Applying the framework to a priority population

Aboriginal and Torres Strait Islander Australians show the largest sustained health gap. The determinants framework helps explain why a clinic-only or behaviour-only intervention is insufficient. The gap is driven by:

  • Sociocultural: dispossession, intergenerational trauma, racism in services.
  • Socioeconomic: lower median income, lower rates of secondary completion, higher unemployment in remote communities.
  • Environmental: housing overcrowding, distance from specialist services, limited safe physical activity infrastructure in remote communities, water and food security gaps.
  • Individual: chronic disease risk amplified by smoking, alcohol, nutrition, that themselves trace back to socioeconomic and sociocultural drivers.

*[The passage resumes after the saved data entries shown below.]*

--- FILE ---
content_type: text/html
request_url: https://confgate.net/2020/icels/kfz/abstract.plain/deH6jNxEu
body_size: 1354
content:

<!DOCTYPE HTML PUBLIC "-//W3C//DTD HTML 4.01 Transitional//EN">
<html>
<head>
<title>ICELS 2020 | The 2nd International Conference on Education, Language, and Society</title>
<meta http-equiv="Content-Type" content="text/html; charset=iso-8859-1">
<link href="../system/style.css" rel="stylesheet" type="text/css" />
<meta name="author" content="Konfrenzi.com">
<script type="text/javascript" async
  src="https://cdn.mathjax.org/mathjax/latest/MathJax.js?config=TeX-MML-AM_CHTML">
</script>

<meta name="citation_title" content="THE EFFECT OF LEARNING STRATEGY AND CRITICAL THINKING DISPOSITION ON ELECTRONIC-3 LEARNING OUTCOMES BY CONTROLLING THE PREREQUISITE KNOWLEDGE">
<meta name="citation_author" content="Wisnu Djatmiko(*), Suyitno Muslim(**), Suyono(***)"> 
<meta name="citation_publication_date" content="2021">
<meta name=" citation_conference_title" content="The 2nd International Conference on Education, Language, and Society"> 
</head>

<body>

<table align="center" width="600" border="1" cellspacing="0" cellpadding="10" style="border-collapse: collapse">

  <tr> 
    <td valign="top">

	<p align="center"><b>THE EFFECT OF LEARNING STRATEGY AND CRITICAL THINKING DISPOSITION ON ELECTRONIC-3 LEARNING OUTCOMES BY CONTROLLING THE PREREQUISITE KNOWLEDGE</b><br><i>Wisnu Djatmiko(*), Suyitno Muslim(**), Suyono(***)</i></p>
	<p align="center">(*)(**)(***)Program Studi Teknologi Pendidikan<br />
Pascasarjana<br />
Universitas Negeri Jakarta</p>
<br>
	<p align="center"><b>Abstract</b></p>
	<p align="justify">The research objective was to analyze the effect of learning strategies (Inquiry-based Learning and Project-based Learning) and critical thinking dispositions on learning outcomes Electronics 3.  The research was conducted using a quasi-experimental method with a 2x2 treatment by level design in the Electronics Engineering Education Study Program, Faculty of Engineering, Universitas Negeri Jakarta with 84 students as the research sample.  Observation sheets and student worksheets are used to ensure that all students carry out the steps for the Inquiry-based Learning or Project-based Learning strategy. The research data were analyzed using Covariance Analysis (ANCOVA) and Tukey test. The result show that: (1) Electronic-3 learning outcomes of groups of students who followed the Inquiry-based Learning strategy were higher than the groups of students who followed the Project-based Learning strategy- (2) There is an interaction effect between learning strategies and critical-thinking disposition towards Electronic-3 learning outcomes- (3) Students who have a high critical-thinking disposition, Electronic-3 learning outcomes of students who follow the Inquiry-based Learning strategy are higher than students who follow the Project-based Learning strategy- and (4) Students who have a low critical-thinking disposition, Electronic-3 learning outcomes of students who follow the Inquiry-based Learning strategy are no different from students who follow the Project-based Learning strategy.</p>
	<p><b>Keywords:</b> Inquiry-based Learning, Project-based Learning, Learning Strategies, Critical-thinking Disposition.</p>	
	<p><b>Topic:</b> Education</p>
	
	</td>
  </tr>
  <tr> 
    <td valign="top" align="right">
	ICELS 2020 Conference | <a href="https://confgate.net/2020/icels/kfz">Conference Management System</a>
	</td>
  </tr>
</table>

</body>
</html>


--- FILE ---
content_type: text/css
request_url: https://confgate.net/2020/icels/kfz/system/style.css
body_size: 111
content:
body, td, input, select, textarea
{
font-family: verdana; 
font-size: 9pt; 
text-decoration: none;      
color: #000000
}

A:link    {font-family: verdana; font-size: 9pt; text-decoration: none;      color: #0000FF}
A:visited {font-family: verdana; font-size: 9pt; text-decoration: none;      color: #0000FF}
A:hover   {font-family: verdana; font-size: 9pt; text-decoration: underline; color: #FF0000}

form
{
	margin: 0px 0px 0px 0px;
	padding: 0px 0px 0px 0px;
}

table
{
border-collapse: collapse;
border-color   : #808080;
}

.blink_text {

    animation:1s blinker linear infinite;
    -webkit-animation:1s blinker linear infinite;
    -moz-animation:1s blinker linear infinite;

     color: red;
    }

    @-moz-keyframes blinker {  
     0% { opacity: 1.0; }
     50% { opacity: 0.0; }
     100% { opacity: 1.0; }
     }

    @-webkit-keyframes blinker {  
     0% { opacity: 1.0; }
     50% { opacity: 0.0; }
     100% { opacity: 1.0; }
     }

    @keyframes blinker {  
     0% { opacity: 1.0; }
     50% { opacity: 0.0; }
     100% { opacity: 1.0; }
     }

Programs like Aboriginal Community Controlled Health Services (e.g. NACCHO members) address several determinants together: clinical care plus cultural safety plus community governance plus workforce development. This integrated approach is the implication of the framework.

Examples in context

Example 1. The socioeconomic gradient in smoking. Australian Bureau of Statistics data shows daily smoking rates roughly 2-3 times higher in the lowest income quintile than the highest. The gradient persists across every age group. This single statistic illustrates how a behaviour that looks individual ("a smoker chose to smoke") is patterned by socioeconomic and sociocultural determinants (peer norms, marketing exposure, stress as a coping pathway, lower availability of cessation support). Tobacco control programs (plain packaging, taxation, advertising bans) have narrowed the gradient over time without eliminating it.

Example 2. NACCHO and Aboriginal Community Controlled Health. The National Aboriginal Community Controlled Health Organisation (NACCHO) is the peak body for community-controlled clinics. The model explicitly works across determinants: clinical care plus cultural safety plus Indigenous workforce development plus community governance. Evaluations show better attendance, better adherence to chronic disease management, and improving outcomes compared with mainstream services on a number of indicators. It is the canonical Australian example of a determinants-aware health service.

Try this

Q1. Identify the four categories of determinant of health and give one Australian example of each. [4 marks]

  • Cue. Individual: BRCA1/2 genetic risk; Sociocultural: family smoking patterns; Socioeconomic: income-quintile gradient in life expectancy; Environmental: remoteness and access to specialist care.

Q2. Analyse how the determinants of health interact to produce the Aboriginal and Torres Strait Islander health gap. [6 marks]

  • Cue. Sociocultural (dispossession, racism), socioeconomic (income, education), environmental (remoteness, housing), individual (chronic disease risk amplified by upstream determinants). They cluster; a clinic-only response misses the structural drivers.

Q3. Justify the use of a multi-component intervention (rather than a single-component intervention) to address a chosen Australian health inequity. [8 marks]

  • Cue. Pick an inequity (Type 2 diabetes in Western Sydney; childhood obesity in regional NSW). Apply the determinants framework. Argue that single-component interventions address one determinant while leaving others operating; multi-component (e.g. Western Sydney Diabetes, Healthy Together Victoria, NACCHO model) align with the framework and the available evidence. Reach a clear judgement.